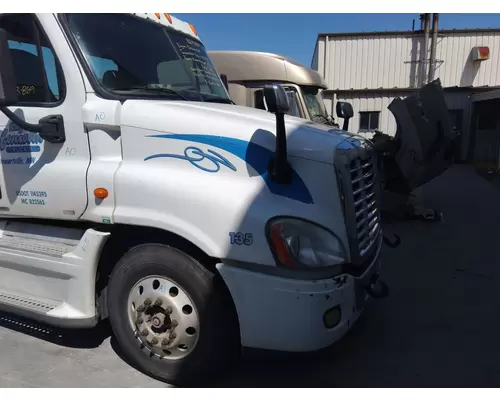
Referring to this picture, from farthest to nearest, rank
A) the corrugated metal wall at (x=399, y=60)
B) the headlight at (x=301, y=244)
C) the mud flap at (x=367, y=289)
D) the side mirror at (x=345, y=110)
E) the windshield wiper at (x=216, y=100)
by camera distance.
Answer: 1. the corrugated metal wall at (x=399, y=60)
2. the side mirror at (x=345, y=110)
3. the windshield wiper at (x=216, y=100)
4. the mud flap at (x=367, y=289)
5. the headlight at (x=301, y=244)

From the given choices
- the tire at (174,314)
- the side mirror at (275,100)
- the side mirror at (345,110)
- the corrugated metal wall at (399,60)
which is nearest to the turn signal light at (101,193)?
the tire at (174,314)

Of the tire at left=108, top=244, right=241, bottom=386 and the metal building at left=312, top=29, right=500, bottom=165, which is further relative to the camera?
the metal building at left=312, top=29, right=500, bottom=165

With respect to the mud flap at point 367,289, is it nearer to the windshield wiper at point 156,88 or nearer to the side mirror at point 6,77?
the windshield wiper at point 156,88

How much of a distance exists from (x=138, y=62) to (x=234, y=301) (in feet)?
6.55

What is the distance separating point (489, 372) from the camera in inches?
122

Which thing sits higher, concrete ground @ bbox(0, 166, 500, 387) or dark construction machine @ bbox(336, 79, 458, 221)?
dark construction machine @ bbox(336, 79, 458, 221)

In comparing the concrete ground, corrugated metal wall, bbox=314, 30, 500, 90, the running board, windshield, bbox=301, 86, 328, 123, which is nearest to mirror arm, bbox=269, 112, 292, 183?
the concrete ground

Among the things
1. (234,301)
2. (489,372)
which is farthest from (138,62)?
(489,372)

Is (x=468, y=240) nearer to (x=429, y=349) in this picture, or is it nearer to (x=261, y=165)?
(x=429, y=349)

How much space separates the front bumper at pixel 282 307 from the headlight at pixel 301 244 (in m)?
0.13

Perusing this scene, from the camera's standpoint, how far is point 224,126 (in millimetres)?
2711

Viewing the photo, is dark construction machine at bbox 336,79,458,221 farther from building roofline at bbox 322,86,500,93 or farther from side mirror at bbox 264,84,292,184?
building roofline at bbox 322,86,500,93

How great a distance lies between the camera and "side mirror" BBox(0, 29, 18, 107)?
8.94 ft

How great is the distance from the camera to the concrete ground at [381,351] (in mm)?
3012
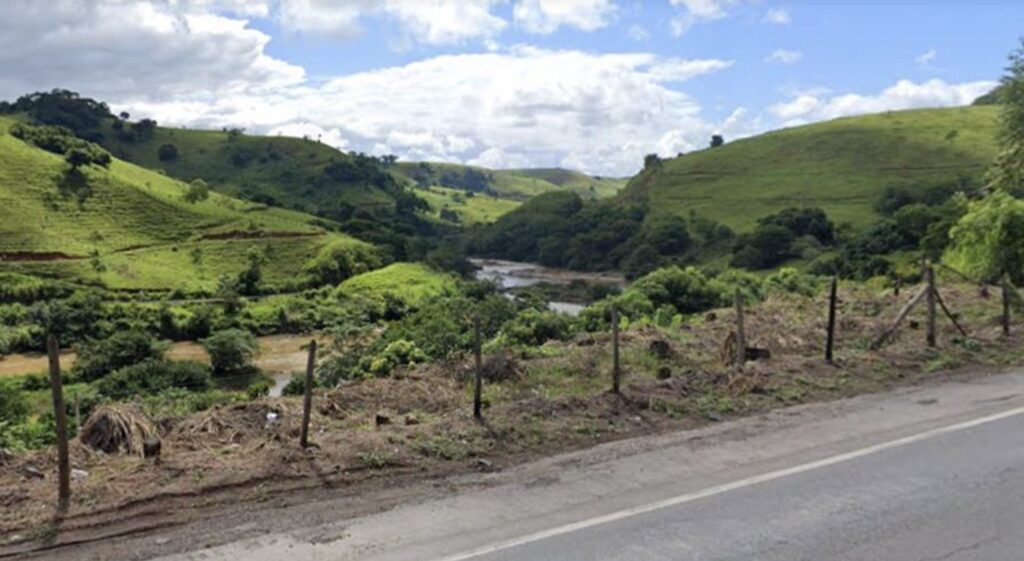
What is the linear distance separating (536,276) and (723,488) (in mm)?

● Goal: Reproduce all of the material above word for word, leaving out the pictures.

● Solution:
Referring to this picture, from farthest to nearest, rank
A) the corrugated metal wall at (x=399, y=60)
B) the headlight at (x=301, y=244)
C) the mud flap at (x=367, y=289)
D) the side mirror at (x=345, y=110)
E) the windshield wiper at (x=216, y=100)
by camera distance.
Answer: 1. the corrugated metal wall at (x=399, y=60)
2. the side mirror at (x=345, y=110)
3. the windshield wiper at (x=216, y=100)
4. the mud flap at (x=367, y=289)
5. the headlight at (x=301, y=244)

From the given choices
- the tire at (174,314)
- the side mirror at (275,100)
- the side mirror at (345,110)
- the corrugated metal wall at (399,60)
which is nearest to the turn signal light at (101,193)?
the tire at (174,314)

Of the tire at left=108, top=244, right=241, bottom=386 and the metal building at left=312, top=29, right=500, bottom=165, which is further relative to the camera?
the metal building at left=312, top=29, right=500, bottom=165

With respect to the mud flap at point 367,289, is it nearer to the windshield wiper at point 156,88 or nearer to the side mirror at point 6,77?
the windshield wiper at point 156,88

How much of a distance exists from (x=138, y=62) to (x=234, y=301) (in feet)?
6.55

What is the distance separating point (489, 372) from the camera in inches?
122

Which thing sits higher, concrete ground @ bbox(0, 166, 500, 387) or dark construction machine @ bbox(336, 79, 458, 221)?
dark construction machine @ bbox(336, 79, 458, 221)

In comparing the concrete ground, corrugated metal wall, bbox=314, 30, 500, 90, the running board, windshield, bbox=301, 86, 328, 123, which is nearest to mirror arm, bbox=269, 112, 292, 183?
the concrete ground

Among the things
1. (234,301)
2. (489,372)
which is farthest from (138,62)?
(489,372)

Is (x=468, y=240) nearer to (x=429, y=349) in this picture, or is it nearer to (x=261, y=165)?
(x=429, y=349)

How much space separates the front bumper at pixel 282 307 from the headlight at pixel 301 244 (in m)?
0.13

Perusing this scene, from the camera's standpoint, how far is point 224,126 (in millimetres)?
2711

Viewing the photo, is dark construction machine at bbox 336,79,458,221 farther from building roofline at bbox 322,86,500,93 or farther from side mirror at bbox 264,84,292,184?
building roofline at bbox 322,86,500,93

How great a distance lies between the camera and "side mirror" BBox(0, 29, 18, 107)?
8.94 ft

How great is the distance from the camera to the concrete ground at [381,351] (in mm)?
3012
What is the linear distance separating (536,276) and (723,488) (in mm)?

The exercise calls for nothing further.